* [Given task]
Can you render the record lines from the one containing "this 1280×853 image." through the one containing "rusty steel sheet pile [776, 70, 1208, 848]", inclusive, as a Markdown table with the columns Index and Text? Skip blank lines, number each remaining line in Index, and put its wording in Text.

* [The input]

· · · · · · ·

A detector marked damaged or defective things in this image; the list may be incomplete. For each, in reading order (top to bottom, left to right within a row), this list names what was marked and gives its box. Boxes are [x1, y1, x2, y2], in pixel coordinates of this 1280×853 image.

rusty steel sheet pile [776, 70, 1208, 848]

· · · · · · ·

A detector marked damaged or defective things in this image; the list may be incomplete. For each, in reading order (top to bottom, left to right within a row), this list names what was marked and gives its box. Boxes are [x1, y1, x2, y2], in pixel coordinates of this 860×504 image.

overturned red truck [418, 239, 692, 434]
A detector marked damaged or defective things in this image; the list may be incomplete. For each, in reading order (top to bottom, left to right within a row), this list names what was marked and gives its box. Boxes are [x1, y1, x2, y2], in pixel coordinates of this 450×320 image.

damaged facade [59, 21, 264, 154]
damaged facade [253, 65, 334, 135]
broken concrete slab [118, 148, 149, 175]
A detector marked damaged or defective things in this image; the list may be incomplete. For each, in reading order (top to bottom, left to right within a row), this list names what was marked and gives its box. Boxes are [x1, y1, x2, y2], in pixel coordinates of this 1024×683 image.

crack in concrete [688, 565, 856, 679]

· · · · · · ·

* [Complete answer]
| Index | Text |
|---|---|
| 1 | A detector marked damaged or defective things in this image; the list may be incomplete. For each, in reading order (top to bottom, left to right within a row), this list names what was marked and gives its box. Boxes are [x1, y1, x2, y2], in pixel coordinates of this 1280×853 image. |
| 2 | rusty steel sheet pile [776, 70, 1208, 848] |